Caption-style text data
[Start of section]
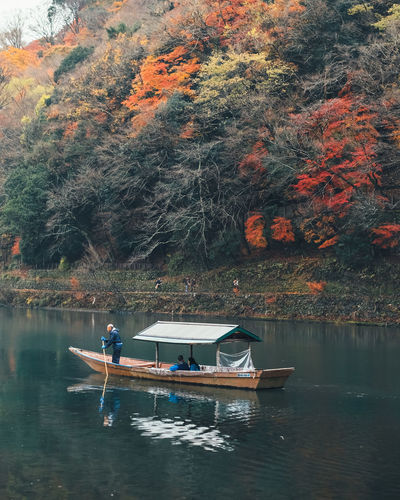 Slow but sure Water Nautical Vessel Transportation Mode Of Transportation Lake Tree Plant Waterfront Real People Men Nature Day Beauty In Nature Lifestyles Autumn Reflection People Two People Outdoors Rowing Change Rowboat It's About The Journey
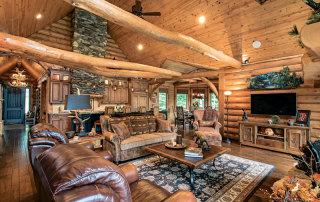 Living-Room-Great-Unique-Tie-Beams-Wood-Flooring-Interior-Dowell-Golden-Eagle-Log-Homes-11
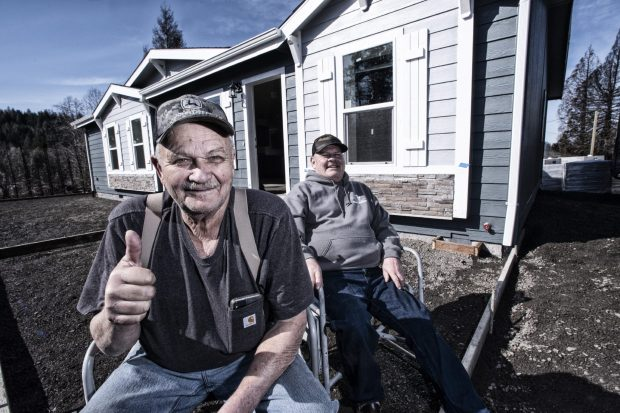 On March 16, Bruce MacGregor met up with Larry in Otis. Larry (left) was waiting for a cement truck and crew to lay a sidewalk to go with his new mobile home. Photo by: Bruce MacGregor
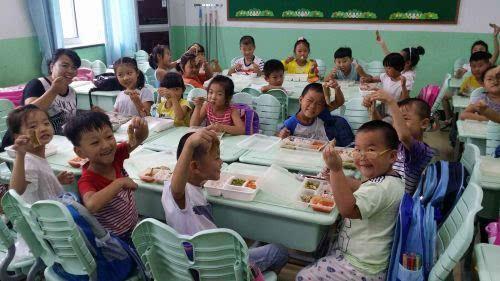 青岛遵义路小学一年级的班主任老师和同学们在教室里围坐在一起,享用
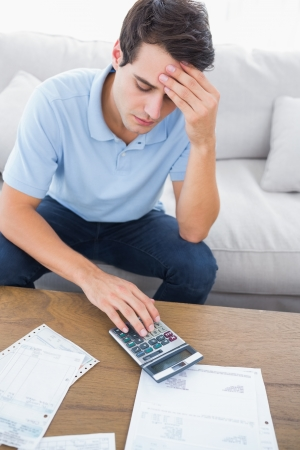 Fearful man doing his accounts sat on a couch Stock Photo - 20624578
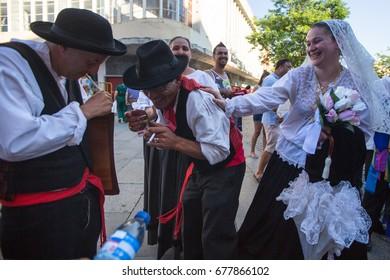 PORTO, PORTUGAL - JUL 15, 2017: Participants of the Porto folklore festival (Festival de Folclore do Orfeao do Porto).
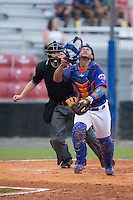 Kingsport Mets catcher Dionis Rodriguez (12) chases after a foul pop fly during the game against the Elizabethton Twins at Hunter Wright Stadium on July 8, 2015 in Kingsport, Tennessee.  The Mets defeated the Twins 8-2. (Brian Westerholt/Four Seam Images)
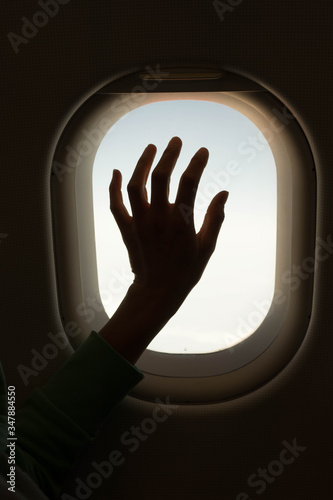 Hand touching an airplane window Canvas Print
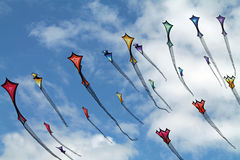 Colorful Kites in a Cloudy Summer Sky Stock Photo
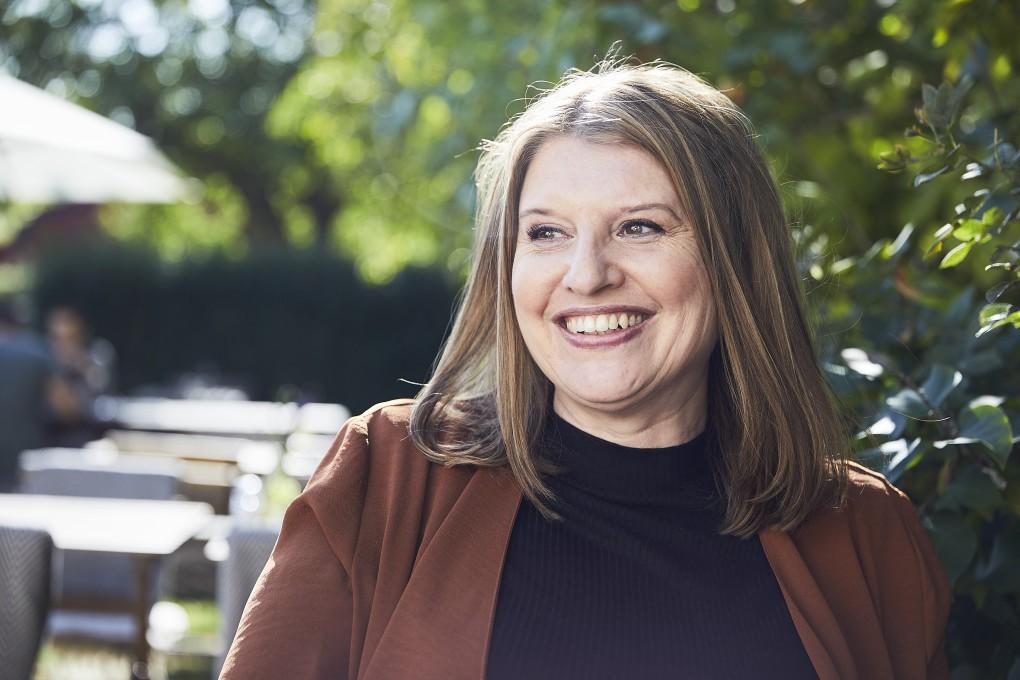 Författarporträtt av Simona Ahrnstedt med ett finurligt leende. Fotograferat av Paulina Westerlind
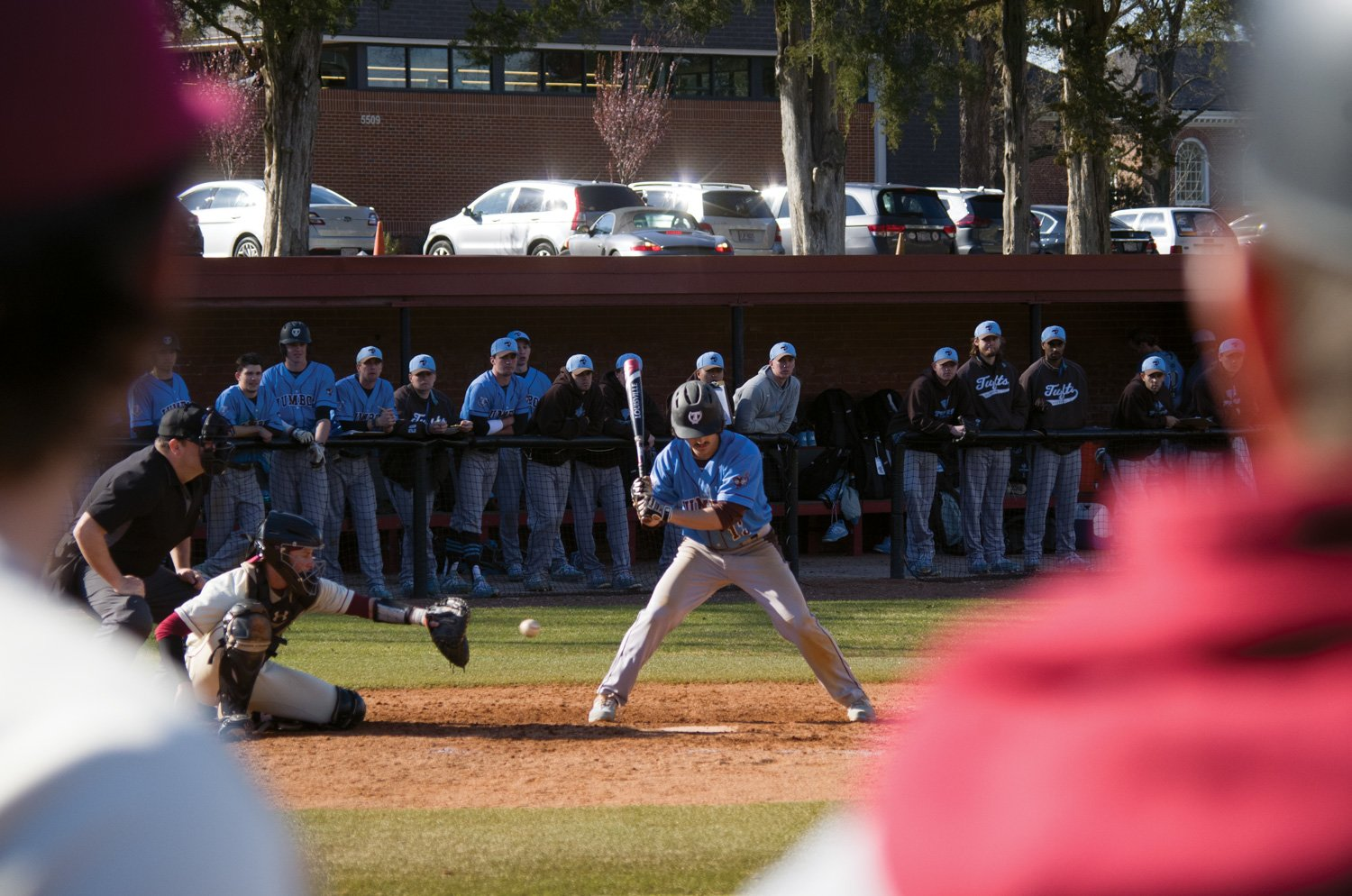 Tufts University third baseman Elias Varinos watches Guilford junior catcher Ryan Hill catch a pitch from junior pitcher Brody Holloman on Mar. 18.//Photo by Andrew Walker/The Guilfordian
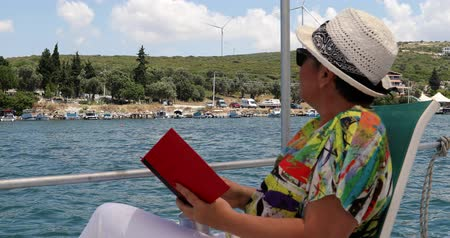 voyager : Portrait of a relaxed middle aged woman sitting luxury yacht deck travelling and reding a novel at summer vacation
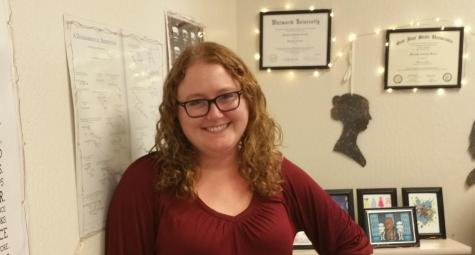 English teacher Meredith March poses for a photo in her classroom in Dartmouth, where she has been working during distance learning.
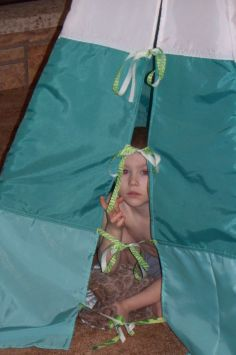 Owen peeking out from his tent doors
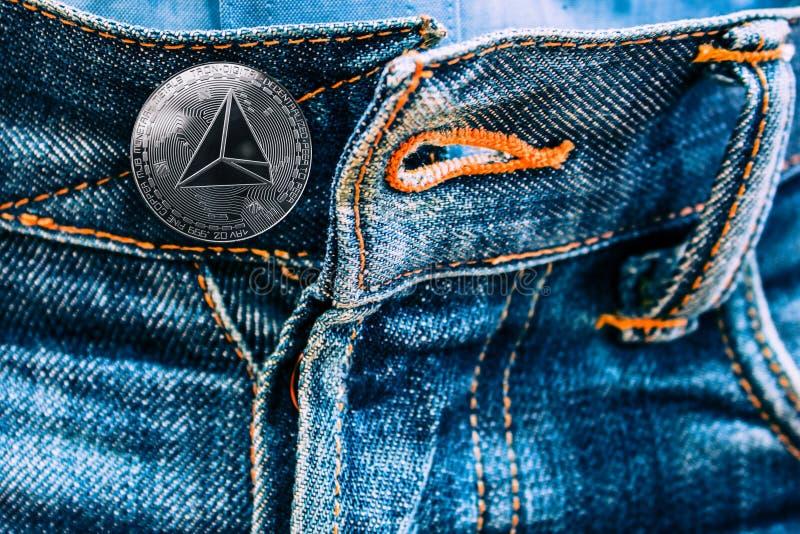 而不是按钮的Trx硬币在牛仔裤 库存照片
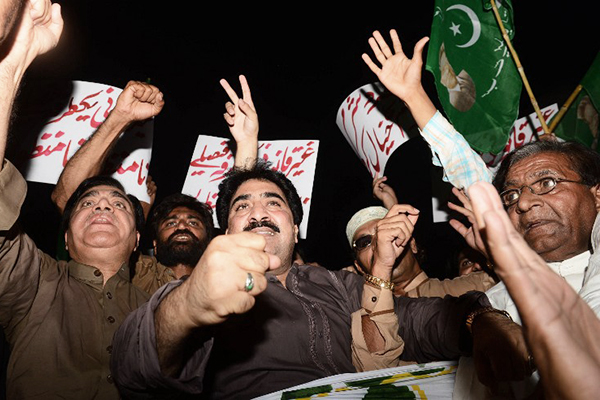 Musharraf supporters protest in Lahore, April 18. Arif Ali—AFP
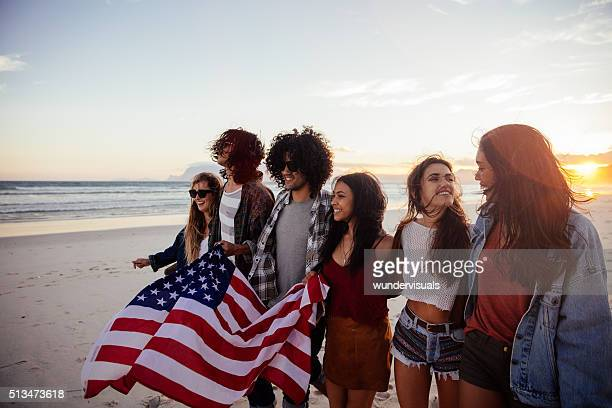 Hipster friends holding an American flag during a beach walk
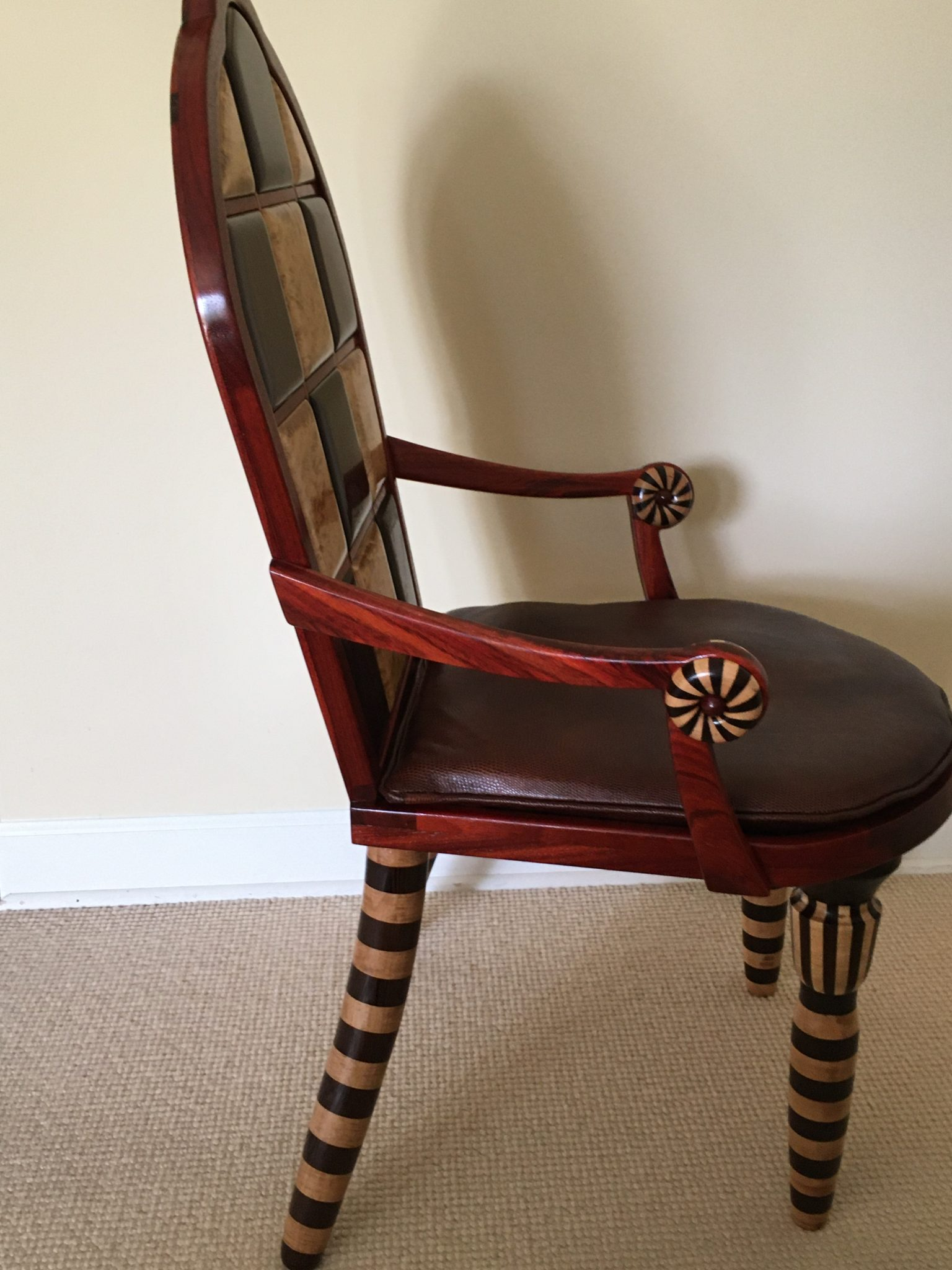 Whimsical chair inlayed with multiple exotic wood species combined with segmented turnings.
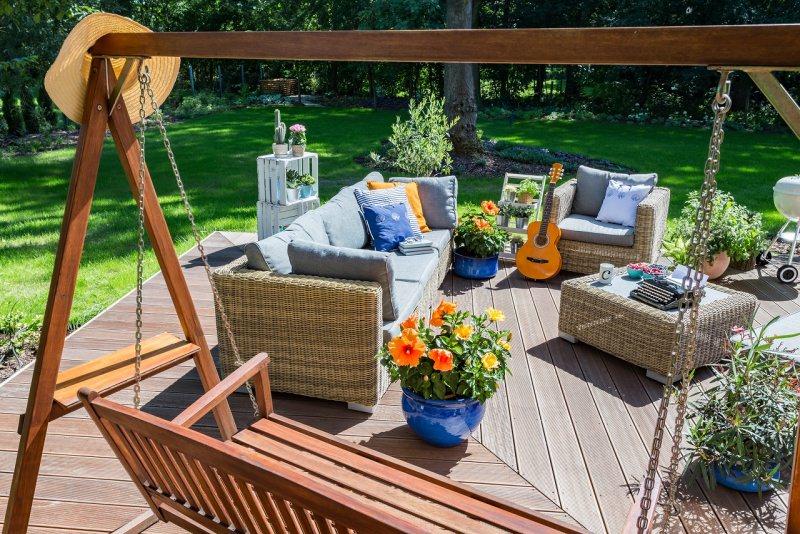 giardino accogliente divani poltrona altalena fiori chitarra cappello paglia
[End of section]
*PROBLEM DESCRIPTION*
Only the lines from the one holding "Whimsical chair inlayed" to the last line of the entries above should be printed, exactly as they appear and with no pictures.

*ANSWER TO THE EXERCISE*
 Whimsical chair inlayed with multiple exotic wood species combined with segmented turnings.
 giardino accogliente divani poltrona altalena fiori chitarra cappello paglia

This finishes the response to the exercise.